Spoilers for last night’s Game of Thrones follow:
“If you want to build a better home,” Petyr Baelish tells Sansa Stark just before planting a creepy-uncle kiss on her, “first you must demolish the old one.” He should know: Littlefinger, as we’ve discovered in recent episodes, has been bringing down castles in Westeros like Miley Cyrus riding a wrecking ball: killing a King, revealing that he killed a Hand, and now killing the Hand’s widow, after she served the purpose of marrying him and giving him a castle.
He’s a big believer in creative destruction, is our Petyr, a little lord far down the chain of power who long ago realized that if the wants to rise he needs to take a boltcutter to the chain links above him. With his talk of keeping your enemies off-balance, he has hinted at a larger plan: to upend everything, kick over the snow castle, the better for a crafty sculptor like him to rebuild it to his liking.
But to what end, for what cause? Love, or lust, or both–for Catelyn and now, by quasi-incestuous extension, for Sansa. Which raises the next, implicit question: can he possibly build any better a new order on that twisted foundation?

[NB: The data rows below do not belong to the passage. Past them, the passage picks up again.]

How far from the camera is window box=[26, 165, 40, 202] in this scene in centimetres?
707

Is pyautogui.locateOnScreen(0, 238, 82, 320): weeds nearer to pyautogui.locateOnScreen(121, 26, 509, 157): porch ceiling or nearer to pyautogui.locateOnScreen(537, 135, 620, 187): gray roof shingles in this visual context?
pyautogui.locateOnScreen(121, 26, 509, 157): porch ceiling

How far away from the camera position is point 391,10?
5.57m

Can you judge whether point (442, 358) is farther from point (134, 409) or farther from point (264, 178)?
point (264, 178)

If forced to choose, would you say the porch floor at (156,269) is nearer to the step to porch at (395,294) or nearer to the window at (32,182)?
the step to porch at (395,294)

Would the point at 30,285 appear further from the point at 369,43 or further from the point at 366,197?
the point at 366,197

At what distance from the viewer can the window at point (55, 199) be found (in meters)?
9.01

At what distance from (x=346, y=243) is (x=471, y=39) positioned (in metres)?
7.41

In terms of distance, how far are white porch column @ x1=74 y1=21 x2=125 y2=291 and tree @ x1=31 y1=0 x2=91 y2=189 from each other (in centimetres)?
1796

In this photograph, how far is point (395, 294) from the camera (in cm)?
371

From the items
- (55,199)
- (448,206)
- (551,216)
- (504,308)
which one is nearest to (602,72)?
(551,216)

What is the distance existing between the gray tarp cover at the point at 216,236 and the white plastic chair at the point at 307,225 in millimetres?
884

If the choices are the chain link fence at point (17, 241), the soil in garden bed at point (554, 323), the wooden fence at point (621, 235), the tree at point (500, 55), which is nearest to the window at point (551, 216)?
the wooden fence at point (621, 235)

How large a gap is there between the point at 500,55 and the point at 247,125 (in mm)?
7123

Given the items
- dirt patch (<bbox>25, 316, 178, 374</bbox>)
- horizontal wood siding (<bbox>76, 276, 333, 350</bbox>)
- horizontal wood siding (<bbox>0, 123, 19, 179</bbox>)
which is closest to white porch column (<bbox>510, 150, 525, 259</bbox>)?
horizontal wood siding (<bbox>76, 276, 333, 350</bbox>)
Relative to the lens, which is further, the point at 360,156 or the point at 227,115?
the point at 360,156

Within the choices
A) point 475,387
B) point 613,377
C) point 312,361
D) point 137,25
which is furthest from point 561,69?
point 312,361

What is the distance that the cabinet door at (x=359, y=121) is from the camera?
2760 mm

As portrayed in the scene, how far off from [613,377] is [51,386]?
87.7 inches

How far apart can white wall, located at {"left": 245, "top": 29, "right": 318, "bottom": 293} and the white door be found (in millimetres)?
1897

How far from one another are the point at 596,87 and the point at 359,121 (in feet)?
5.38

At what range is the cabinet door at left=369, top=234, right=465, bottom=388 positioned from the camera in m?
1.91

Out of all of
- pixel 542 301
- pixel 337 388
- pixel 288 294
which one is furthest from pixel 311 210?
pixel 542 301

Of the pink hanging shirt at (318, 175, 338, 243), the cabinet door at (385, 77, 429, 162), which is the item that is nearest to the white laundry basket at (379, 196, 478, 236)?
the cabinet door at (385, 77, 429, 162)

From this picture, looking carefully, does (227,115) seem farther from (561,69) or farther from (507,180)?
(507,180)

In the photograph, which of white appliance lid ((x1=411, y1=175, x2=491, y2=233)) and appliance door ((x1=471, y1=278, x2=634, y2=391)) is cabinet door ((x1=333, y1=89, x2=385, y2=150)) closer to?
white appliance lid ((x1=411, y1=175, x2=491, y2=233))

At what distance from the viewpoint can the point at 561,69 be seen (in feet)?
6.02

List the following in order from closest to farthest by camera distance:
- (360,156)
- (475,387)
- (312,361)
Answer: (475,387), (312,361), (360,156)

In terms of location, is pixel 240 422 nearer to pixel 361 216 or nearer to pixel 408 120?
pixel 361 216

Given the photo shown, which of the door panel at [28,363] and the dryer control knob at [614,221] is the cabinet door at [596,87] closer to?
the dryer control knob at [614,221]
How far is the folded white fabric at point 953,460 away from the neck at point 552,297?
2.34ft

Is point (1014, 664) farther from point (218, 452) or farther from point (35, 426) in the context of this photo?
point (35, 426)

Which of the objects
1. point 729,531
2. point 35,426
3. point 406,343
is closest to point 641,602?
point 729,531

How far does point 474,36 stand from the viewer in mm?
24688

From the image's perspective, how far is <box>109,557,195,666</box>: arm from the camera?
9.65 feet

More on that in a second, but first: Sansa, poor Sansa! She’s as unlucky a girl can be who has repeatedly been saved from death and imprisonment. She’s the Sally Draper of Westeros, forever doomed to witness terrible things and stumble upon the depravity of adults. When her sister Arya was shielded from seeing Ned’s death, she had a front-row seat. Likewise Joffrey’s hideous death, and all the psychological tortures of King’s Landing in between.